Simple ideas, led by people on the front lines, are making enormous differences.
Finally, it's simply smart business sense to do your bit to make a difference in the world. Increasingly aware and concerned, employees and the general public alike have raised the stakes, demanding that the organisations they support demonstrate that they care for the planet and its people.
Businesses are seeing social and environmental issues through a new lens, looking at them as profitable business opportunities rather than as a drain on resources. Every business has an opportunity to leverage its resources in its own way and to get engaged at this critical turning point.
At the Virgin Group, our staff wanted us to put our concern for the communities where the company does business and our interest in environmental issues at the heart of everything we do. They felt that Virgin had built an incredible entrepreneurial engine that could power new opportunities that will drive significant and, equally important, sustainable change.
If Virgin Atlantic can re-conceive how airlines treat passengers or if Virgin Mobile can succeed even while breaking away from an industry standard like long-term contracts, then surely we can devote the same innovative thinking and similar resources toward goals that hold greater social benefits, such as preventing disease and stemming global warming.
This conviction was the impetus for the announcement I made at the Clinton Global Initiative on September 21, committing to invest all future Virgin Group proceeds from our transportation interests into renewable-energy initiatives. In the next 10 years, those proceeds are estimated to amount to about $3 billion.
As our first significant demonstration of this focus, we launched Virgin Fuels, a new venture for a series of investments in international renewable-energy sources, with an early concentration on biofuels. The scope of Virgin Group's investment strategy will include research and development of new biofuels suitable for both ground transportation and aviation.
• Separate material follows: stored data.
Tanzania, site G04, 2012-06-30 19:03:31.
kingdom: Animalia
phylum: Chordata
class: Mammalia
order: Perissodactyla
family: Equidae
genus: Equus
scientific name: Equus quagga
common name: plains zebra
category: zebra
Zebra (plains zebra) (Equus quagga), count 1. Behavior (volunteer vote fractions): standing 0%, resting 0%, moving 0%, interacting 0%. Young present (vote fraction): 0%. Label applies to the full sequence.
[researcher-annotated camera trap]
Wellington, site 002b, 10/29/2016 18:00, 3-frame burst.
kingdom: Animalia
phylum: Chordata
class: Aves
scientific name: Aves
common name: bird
These types of "good investments" are critical in driving scalable, sustainable social and environmental change, because businesses are going to want to make these investments only if it makes sense to their shareholders.
Our staff members also felt that, beyond devising this investment strategy, building partnerships to better leverage our resources would help Virgin people from all over the world make a difference. So we set up an independent arm called Virgin Unite to focus on entrepreneurial approaches to social and environmental issues.
Virgin Unite is participating in the social-sector shift in a number of ways, including through the creation of social businesses. For instance, Virgin Unite and Anglo Coal, along with the US and South African governments, recently teamed up to start the Bhubezi Community Health Centre, a rural health clinic in South Africa. This "one-stop health-care centre," as we call it, will offer diagnosis and treatment to 70,000 people in a community where one out of every five people is HIV-positive and health-care options are very limited.
From the outset, the clinic was designed so that it would not be dependent on donations in the long term.